(Try it) A word-for-word transcription of the data below is required.
:: Excerpted records
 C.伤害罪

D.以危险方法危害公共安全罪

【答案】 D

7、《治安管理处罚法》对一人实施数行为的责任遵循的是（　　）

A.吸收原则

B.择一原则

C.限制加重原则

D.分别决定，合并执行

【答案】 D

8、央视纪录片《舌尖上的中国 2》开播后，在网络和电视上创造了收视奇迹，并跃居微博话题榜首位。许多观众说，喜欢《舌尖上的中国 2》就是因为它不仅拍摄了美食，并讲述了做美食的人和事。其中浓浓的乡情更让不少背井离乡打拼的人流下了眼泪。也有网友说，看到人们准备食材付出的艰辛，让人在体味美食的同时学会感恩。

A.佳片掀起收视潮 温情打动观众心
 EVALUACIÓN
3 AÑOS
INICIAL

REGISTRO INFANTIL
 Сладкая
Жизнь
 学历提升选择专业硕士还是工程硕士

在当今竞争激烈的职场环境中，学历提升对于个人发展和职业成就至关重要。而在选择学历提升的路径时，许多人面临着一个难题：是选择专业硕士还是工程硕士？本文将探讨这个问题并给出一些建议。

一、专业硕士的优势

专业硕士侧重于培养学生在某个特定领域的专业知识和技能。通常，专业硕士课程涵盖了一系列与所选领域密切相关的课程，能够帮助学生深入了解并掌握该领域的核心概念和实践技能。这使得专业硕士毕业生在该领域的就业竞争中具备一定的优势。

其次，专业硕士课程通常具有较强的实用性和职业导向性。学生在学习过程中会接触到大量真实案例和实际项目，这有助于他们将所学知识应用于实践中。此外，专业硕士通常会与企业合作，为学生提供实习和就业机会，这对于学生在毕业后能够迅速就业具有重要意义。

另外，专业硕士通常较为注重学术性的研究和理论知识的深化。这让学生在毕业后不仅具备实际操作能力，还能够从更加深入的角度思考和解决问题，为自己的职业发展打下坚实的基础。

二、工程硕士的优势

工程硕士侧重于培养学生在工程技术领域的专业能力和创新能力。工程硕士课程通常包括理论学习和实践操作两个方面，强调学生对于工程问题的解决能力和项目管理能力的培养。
::::
(Response to this exercise)
 C.伤害罪

D.以危险方法危害公共安全罪

【答案】 D

7、《治安管理处罚法》对一人实施数行为的责任遵循的是（　　）

A.吸收原则

B.择一原则

C.限制加重原则

D.分别决定，合并执行

【答案】 D

8、央视纪录片《舌尖上的中国 2》开播后，在网络和电视上创造了收视奇迹，并跃居微博话题榜首位。许多观众说，喜欢《舌尖上的中国 2》就是因为它不仅拍摄了美食，并讲述了做美食的人和事。其中浓浓的乡情更让不少背井离乡打拼的人流下了眼泪。也有网友说，看到人们准备食材付出的艰辛，让人在体味美食的同时学会感恩。

A.佳片掀起收视潮 温情打动观众心
 EVALUACIÓN
3 AÑOS
INICIAL

REGISTRO INFANTIL
 Сладкая
Жизнь
 学历提升选择专业硕士还是工程硕士

在当今竞争激烈的职场环境中，学历提升对于个人发展和职业成就至关重要。而在选择学历提升的路径时，许多人面临着一个难题：是选择专业硕士还是工程硕士？本文将探讨这个问题并给出一些建议。

一、专业硕士的优势

专业硕士侧重于培养学生在某个特定领域的专业知识和技能。通常，专业硕士课程涵盖了一系列与所选领域密切相关的课程，能够帮助学生深入了解并掌握该领域的核心概念和实践技能。这使得专业硕士毕业生在该领域的就业竞争中具备一定的优势。

其次，专业硕士课程通常具有较强的实用性和职业导向性。学生在学习过程中会接触到大量真实案例和实际项目，这有助于他们将所学知识应用于实践中。此外，专业硕士通常会与企业合作，为学生提供实习和就业机会，这对于学生在毕业后能够迅速就业具有重要意义。

另外，专业硕士通常较为注重学术性的研究和理论知识的深化。这让学生在毕业后不仅具备实际操作能力，还能够从更加深入的角度思考和解决问题，为自己的职业发展打下坚实的基础。

二、工程硕士的优势

工程硕士侧重于培养学生在工程技术领域的专业能力和创新能力。工程硕士课程通常包括理论学习和实践操作两个方面，强调学生对于工程问题的解决能力和项目管理能力的培养。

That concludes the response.